Restaurant sit down
Taco Shore on Second Street was among the first Belmont Shore restaurants to welcome sit-down diners last week under new city COVID-19 guidelines.
 

Long Beach hair salons and barber shops can reopen for business, and restaurants can once again allow customers to dine indoors, officials announced Friday, May 29.

Long Beach was included in an application that Los Angeles County submitted to the state earlier this week asking for the OK to move forward with lifting more closures that were intended to stem the spread of the coronavirus; state officials approved the application Friday.

Pasadena was also included in the application. Both Long Beach and Pasadena have their own health departments, separate from the county, and have been managing their own responses to COVID-19, unlike other LA County cities. But officials in both cities have said applying to move forward with LA County strengthened their position.

“Today’s news really marks a new chapter in this reopening process,” Mayor Robert Garcia said during a Friday afternoon briefing, “one that we should be entering incredibly cautiously.”

The news came as Long Beach reported four more residents had died due to coronavirus-related causes, bringing the city’s death toll to 85. There were also 116 new cases of COVID-19, the disease caused by the coronavirus, reported in Long Beach. As of Friday, there were 1,857 infections identified in the city.

About 1,266 people have recovered, and 70 people were hospitalized with the virus as of Friday.

The health order allowing hair salons, barber shops and dine-in facilities to reopen was not yet finalized as of 6:45 p.m. Friday, but officials said it would be signed by the end of the day.

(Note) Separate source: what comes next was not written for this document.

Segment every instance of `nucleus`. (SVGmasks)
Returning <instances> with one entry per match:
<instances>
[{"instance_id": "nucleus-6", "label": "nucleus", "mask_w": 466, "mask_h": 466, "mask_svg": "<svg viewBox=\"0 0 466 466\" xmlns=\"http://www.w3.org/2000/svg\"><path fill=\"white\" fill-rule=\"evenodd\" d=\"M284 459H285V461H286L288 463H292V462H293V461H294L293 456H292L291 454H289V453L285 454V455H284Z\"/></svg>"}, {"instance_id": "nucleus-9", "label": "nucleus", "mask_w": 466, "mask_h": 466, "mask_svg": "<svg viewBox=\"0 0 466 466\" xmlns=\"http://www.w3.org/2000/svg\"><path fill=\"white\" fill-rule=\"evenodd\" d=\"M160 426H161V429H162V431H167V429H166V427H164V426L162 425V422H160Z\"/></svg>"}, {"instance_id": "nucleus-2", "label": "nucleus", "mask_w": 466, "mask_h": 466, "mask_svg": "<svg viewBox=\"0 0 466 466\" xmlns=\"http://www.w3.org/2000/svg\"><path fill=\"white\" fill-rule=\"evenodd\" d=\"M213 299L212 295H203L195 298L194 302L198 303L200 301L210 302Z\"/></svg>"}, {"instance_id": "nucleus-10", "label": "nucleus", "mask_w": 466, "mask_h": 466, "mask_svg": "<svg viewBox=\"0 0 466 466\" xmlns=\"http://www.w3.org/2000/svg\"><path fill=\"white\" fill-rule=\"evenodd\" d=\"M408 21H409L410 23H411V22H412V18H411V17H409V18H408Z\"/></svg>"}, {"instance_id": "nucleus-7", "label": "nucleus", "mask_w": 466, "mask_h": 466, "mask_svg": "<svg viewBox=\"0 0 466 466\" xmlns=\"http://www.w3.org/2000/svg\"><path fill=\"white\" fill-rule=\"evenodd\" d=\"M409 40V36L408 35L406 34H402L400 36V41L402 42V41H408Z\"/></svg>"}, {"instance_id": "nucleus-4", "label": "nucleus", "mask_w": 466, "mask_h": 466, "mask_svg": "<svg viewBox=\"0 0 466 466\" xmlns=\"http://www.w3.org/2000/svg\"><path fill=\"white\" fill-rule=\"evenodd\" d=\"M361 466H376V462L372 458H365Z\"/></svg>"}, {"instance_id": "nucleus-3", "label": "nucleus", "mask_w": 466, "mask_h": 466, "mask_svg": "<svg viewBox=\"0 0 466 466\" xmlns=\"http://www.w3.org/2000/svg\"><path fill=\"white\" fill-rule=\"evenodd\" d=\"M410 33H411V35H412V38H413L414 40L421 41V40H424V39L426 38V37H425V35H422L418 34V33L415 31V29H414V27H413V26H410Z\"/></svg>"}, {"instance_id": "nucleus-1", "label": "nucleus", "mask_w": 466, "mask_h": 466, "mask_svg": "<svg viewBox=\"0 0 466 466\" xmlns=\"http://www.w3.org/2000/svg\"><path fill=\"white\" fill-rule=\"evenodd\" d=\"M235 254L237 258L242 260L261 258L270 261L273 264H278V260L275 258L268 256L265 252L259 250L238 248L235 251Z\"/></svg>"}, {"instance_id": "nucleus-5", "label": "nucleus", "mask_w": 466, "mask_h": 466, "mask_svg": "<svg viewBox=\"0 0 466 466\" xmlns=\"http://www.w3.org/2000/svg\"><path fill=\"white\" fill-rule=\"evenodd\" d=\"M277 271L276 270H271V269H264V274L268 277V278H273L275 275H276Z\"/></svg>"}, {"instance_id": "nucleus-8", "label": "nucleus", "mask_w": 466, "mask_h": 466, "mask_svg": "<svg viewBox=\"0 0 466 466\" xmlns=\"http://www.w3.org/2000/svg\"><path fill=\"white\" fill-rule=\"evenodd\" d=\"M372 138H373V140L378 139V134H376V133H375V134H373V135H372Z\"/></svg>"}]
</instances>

The order will list restrictions on those businesses, including reduced capacity and requiring personal protective equipment for employees, City Health Officer Dr. Anissa Davis said Friday afternoon.

It will also bar, for the time being, salons from offering any services other than hair care; nail work, massages and other services will still be prohibited. Salons and barber shops will also be prohibited from offering magazines, coffee and other amenities. Customers, meanwhile, will not be allowed to gather in waiting areas. Everyone inside a salon or barber shop will have to wear a face covering.

Both indoor and outdoor capacity in restaurants will be limited to 60%. Customers will be asked to wait for their table in their cars or outside the restaurant, and they will be required to wear a face covering when they’re not eating. Servers will be required to wear a face covering and a face shield.

The ability for those businesses to reopen came two days after retail stores and houses of worship were allowed to welcome folks indoors for the first time since stay-at-home orders were issued in March.

Retail stores were allowed to open at 50% capacity, and places of worship were allowed to open at 25% capacity or to 100 people — whichever bar was lower.

Friday’s news also coincided with the launch of the city’s open streets initiative. Garcia said Friday that the first parklets to allow restaurants to expand outdoors are already in place. One is adjacent to EJ Malloy’s in Bixby Knolls, one is in Belmont Shore by George’s Greek Cafe, and one is downtown by Pie Bar and Romeo Chocolates.

Work is also set to begin on reconfiguring The Promenade for the restaurants that line the car-free corridor.

“This will give the ability for restaurants to be able to survive, so capacity is larger,” Garcia said. “And these, of course, are just the first batch.”

More parklets and street closures — including on some residential streets — will come in the near future, he said.

Long Beach has moved ahead with the reopening process because the state considers certain indicators in LA County, like hospital capacity, positive testing rate and supply of personal protective equipment, to be sufficient evidence that local agencies are managing the virus’s spread well — and can respond to a surge in COVID-19 cases if one occurs.

But as more people get out and about, local officials have said, there is still significant risk of a more serious outbreak.

Garcia said during Friday’s briefing that it’s more important than ever for folks to follow the precautions that have been recommended throughout the pandemic: handwashing, wearing face coverings and maintaining 6 feet of distance from others.

It’s still possible, he said, that a surge in cases could force Long Beach to move backwards and close some of the businesses that are now reopening. It’s up to the residents, he said, to be responsible and allow Long Beach to continue moving forward.

“It is our decision as a community whether we continue forward,” he said. “I’m pleading with everyone to do the right thing.”